State Assembly Speaker John Perez told reporters he is in agreement with most parts of Brown’s revised plan, but he foresees possible tension between some lawmakers and the governor over his plan for allocating education money.

“In broad terms, we’re in the same place,” Perez said, adding that the legislature would meet its mid-June deadline for approving a budget so Brown can sign one into law by the July 1 start of the new fiscal year.

After Brown in January proposed his initial budget plan with a surprise surplus, Standard & Poor’s Ratings Service raised its credit rating on California’s general obligation debt by one notch to A from A-minus. That left Illinois as S&P’s lowest-rated state at A-minus and lowered California’s borrowing cost on the $3.7 trillion municipal bond market.

Brown’s revised budget plan forecasts a $484 million decline in California’s cost of borrowing on short- and long-term debt “made possible by the state’s improved fiscal condition.”

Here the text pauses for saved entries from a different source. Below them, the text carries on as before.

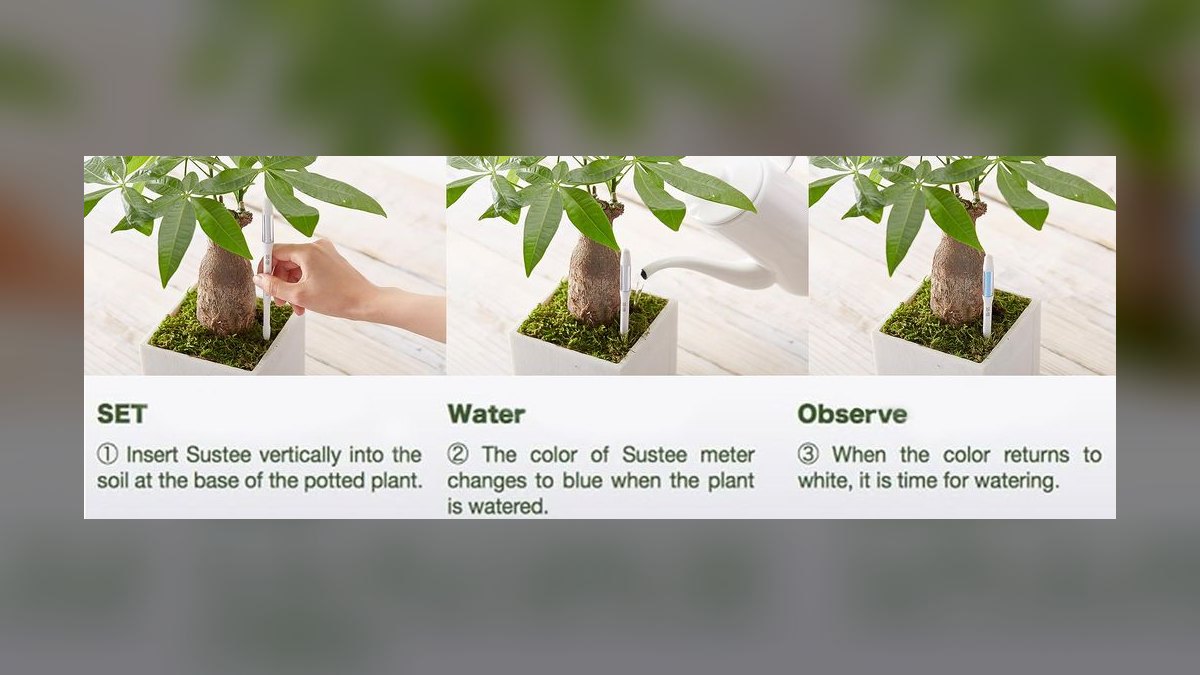 SET

① Insert Sustee vertically into the soil at the base of the potted plant.

Water

② The color of Sustee meter changes to blue when the plant is watered.

Observe

③ When the color returns to white, it is time for watering.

S&P analyst Gabriel Petek said Brown’s revised plan is a “favorable proposal from a credit standpoint.” He added that the governor is taking a “realistic approach” to the state’s revenue, which can be volatile as it relies so much on the personal income taxes on the wealthy.

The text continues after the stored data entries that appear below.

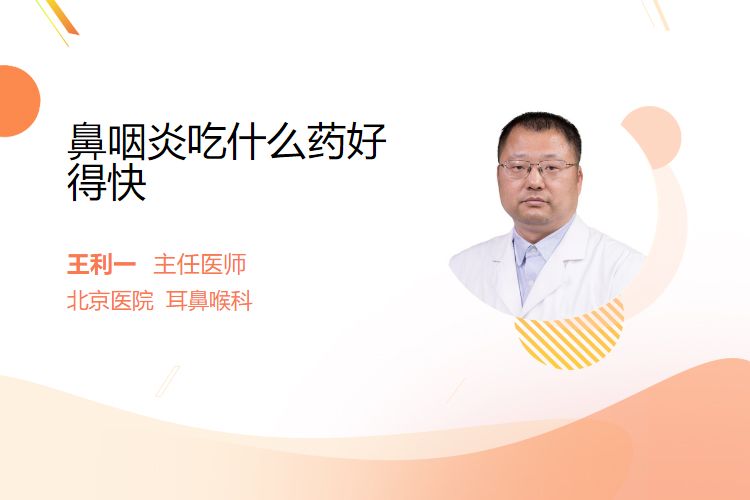 鼻咽炎吃什么药好得快

王利一 主任医师
北京医院 耳鼻喉科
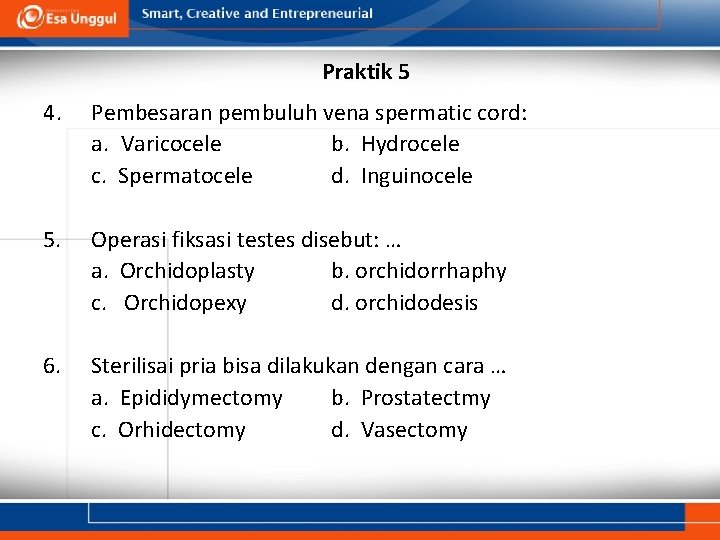 Esa Unggul

Smart, Creative and Entrepreneurial

Praktik 5

4. Pembesaran pembuluh vena spermatic cord:
a. Varicocele
b. Hydrocele
c. Spermatocele
d. Inguinocele

5. Operasi fiksasi testes disebut: …
a. Orchidoplasty
b. orchidorrhaphy
c. Orchidopexy
d. orchidodesis

6. Sterilisai pria bisa dilakukan dengan cara …
a. Epididymectomy
b. Prostatectmy
c. Orhidectomy
d. Vasectomy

Fitch Ratings analyst Douglas Offerman said it may be a few weeks before his rating agency responds to Brown’s “very sober” plan. Fitch rates California’s general obligation debt A-minus with a positive outlook.

Lawmakers would do well to heed Brown’s caution regarding the state’s revenue, said Steven Frates, head of research at the Davenport Institute at Pepperdine University’s School of Public Policy. “The governor, if you will, is forced to be prudent,” he said. “It’s clear the national economy is not very robust.”

While the most populous U.S. state is recovering from the recession and financial crisis, it has 9.4 percent unemployment, one of the nation’s worst jobless rates.